A new population census report by the Palestinian Central Bureau of Statistics (CBS) says that 4.7 million Palestinians currently live in the West Bank, Gaza and east Jerusalem.
According to the figures, which were published on Wednesday in Ramallah, there are 2,881,000 Palestinians in the West Bank and east Jerusalem, while 1,900,000 live in the Gaza Strip.
The figures confirm the statistics that were cited on Monday by Israel’s Deputy Commander of the Israel Civil Administration (COGAT) illustrating that the number of Jews and Muslims living between the Jordan River and the Mediterranean Sea had almost reached parity.
Col. Haim Mendes presented the fresh numbers to the Knesset Foreign Affairs and Defense Committee, and sparked outrage from nationalist lawmakers who expressed their disbelief, and rebuffed his conclusions for being based on Palestinian findings.
The Palestinian statistics, which show that 4,780,000 Palestinians live in the narrow area, were officially published by head of the Palestinian Central Bureau of Statistics, Ala Awed in the presence of Palestinian Authority (PA) President Mahmoud Abbas.
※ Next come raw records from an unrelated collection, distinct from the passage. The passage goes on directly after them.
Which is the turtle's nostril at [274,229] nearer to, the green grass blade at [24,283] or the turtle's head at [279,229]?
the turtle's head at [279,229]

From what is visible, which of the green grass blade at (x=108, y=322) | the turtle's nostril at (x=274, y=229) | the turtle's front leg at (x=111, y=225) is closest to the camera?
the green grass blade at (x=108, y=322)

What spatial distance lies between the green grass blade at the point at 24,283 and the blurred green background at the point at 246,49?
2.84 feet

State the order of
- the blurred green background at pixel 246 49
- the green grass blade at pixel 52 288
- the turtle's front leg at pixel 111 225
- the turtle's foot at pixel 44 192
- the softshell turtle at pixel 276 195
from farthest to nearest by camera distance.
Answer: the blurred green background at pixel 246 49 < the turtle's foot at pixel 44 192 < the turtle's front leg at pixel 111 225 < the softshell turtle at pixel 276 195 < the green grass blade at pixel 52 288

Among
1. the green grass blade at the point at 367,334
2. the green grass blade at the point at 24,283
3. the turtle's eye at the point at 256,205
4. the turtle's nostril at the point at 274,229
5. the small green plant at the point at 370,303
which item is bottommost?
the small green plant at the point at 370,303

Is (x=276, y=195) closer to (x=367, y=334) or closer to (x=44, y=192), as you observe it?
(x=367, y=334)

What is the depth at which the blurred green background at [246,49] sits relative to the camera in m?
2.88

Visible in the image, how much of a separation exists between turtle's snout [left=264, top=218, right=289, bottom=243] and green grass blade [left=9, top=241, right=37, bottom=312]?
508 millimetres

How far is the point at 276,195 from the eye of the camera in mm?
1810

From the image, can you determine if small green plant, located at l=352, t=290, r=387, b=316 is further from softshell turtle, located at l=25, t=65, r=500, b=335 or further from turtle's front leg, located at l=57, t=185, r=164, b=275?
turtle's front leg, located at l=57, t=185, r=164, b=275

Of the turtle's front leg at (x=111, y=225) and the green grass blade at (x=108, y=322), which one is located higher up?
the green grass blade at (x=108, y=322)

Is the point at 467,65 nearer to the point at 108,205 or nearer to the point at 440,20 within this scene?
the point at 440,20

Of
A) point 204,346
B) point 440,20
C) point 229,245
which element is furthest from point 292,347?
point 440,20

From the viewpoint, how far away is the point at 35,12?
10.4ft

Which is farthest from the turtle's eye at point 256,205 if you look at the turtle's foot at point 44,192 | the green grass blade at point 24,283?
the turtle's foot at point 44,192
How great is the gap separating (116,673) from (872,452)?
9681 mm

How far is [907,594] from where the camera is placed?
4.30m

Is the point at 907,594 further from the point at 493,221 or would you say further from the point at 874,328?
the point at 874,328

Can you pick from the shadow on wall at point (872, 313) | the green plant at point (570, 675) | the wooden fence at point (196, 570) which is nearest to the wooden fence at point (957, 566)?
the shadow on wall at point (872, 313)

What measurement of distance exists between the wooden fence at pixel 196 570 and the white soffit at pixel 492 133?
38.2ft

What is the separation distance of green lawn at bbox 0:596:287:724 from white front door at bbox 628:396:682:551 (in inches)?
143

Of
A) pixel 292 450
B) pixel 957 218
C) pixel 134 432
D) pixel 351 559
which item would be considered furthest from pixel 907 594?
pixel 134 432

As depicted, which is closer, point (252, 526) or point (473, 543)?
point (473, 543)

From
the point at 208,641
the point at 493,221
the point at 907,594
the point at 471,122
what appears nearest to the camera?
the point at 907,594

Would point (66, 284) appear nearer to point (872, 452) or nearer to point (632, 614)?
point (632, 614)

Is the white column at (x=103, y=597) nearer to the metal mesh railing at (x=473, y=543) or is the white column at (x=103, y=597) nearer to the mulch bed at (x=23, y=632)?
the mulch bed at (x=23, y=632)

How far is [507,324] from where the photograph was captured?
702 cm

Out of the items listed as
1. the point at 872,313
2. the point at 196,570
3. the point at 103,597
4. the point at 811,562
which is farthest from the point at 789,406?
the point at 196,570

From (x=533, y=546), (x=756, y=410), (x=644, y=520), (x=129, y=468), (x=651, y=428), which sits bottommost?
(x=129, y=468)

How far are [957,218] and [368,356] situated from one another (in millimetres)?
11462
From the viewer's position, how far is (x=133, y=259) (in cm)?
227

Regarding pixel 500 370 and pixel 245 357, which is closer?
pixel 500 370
Also present at the presentation of the report were PA Prime Minister Rami Hamdallah and other senior officials.
Moreover, the number of Palestinians living in eastern Jerusalem, according to the report, stands at 435,000. The total number of Palestinians who are registered as refugees in the West Bank, the Gaza Strip and east Jerusalem stands at 1,980,000 and 98 percent for the Palestinians are Muslim.
Christian Palestinians account for one percent of the overall Palestinian population and the unemployment rate for Gaza and the West Bank is 26%. Four percent of Palestinians were recorded in the report as being illiterate.
The data also concludes that the average number of people in a Palestinian family is 5.1. Gaza is considered one of the most overcrowded areas in the world, where every square kilometer contains an average of 5,200 people, compared to 509 in the West Bank.
By comparison, according to Israel’s CBS, in 2016, the average Israeli family contained 3.7 members, a figure that remained unchanged for the past decade.
The figures for the same year concluded that 6.56 million Jews and 1.84 million Muslim lived inside Israel within the Green Line.
A report for 2018 indicated a slight increase in the number of Jews living in Israel, taking a small leap to 6.9 million, while the number of Muslims, according to the report, remained exactly the same as in 2016.
Combining the Muslim populations spread beyond and within the Green Line, there are 6.6 million in total.
Ramallah also said that there are 929,000 Palestinian families, 393,000 of which live in Area C of the West Bank.
The West Bank also contains, the report concludes, 627,000 buildings and more than a million apartments. Disabled people account for 5.8% of the population.
After Mendes presented the statistics, Arab MK Ahmad Tibi (Joint List) asserted that Israel could soon have an Arab prime minister.
"The vision of an Arab prime minister, which now looks like a delusional idea, is drawing near. And then this will be an equal and democratic country, and not a Jewish and democratic one," Tibi said.
The following day, Israel's leading demographics expert defended Mendes's figures.
Sergio Della Pergola, a demographer from Jerusalem's Hebrew University, said the numbers of Arabs and Jews are nearly equal when you factor in the population of the West Bank, the Gaza Strip and eastern Jerusalem along with the population of Israel.
Members of Israel’s Right flank dismissed the figures as being deliberately inflated, but leader of the Zionist Union camp, Avi Gabbay, said that the data should serve as a red flag and guide Israel’s approach to the peace process.
“We’re talking about 5 million Palestinians who aren't going anywhere, despite the wonderful support by Trump, Pence and now Bolton.,” Gabbay said. “The responsibility to separate from them is ours only.”
MK Tzipi Livni (Zionist Union) responded to the revelations on her Twitter account, using the figures to attack the notion of annexing the West Bank, a policy advocated by some by Israel’s Right.
“If we don’t wake up from the delusions of annexation, we will lose the Jewish majority. It’s that simple,” she wrote.
Responding to Livni, MK Yehudah Glick (Likud) ridiculed the figures, rejecting them has unrealistic and delusional.
“To build a theory based these facts is akin to believing that the Oslo Accords will bring about peace, or that (Shimon) Peres is still leading in the polls or that the Zionist Union camp headed by Isaac Herzog is going to establish a government,” Glick wrote.
“These are beliefs that, regrettably for you, are time and again slapped in the face by reality,” he added.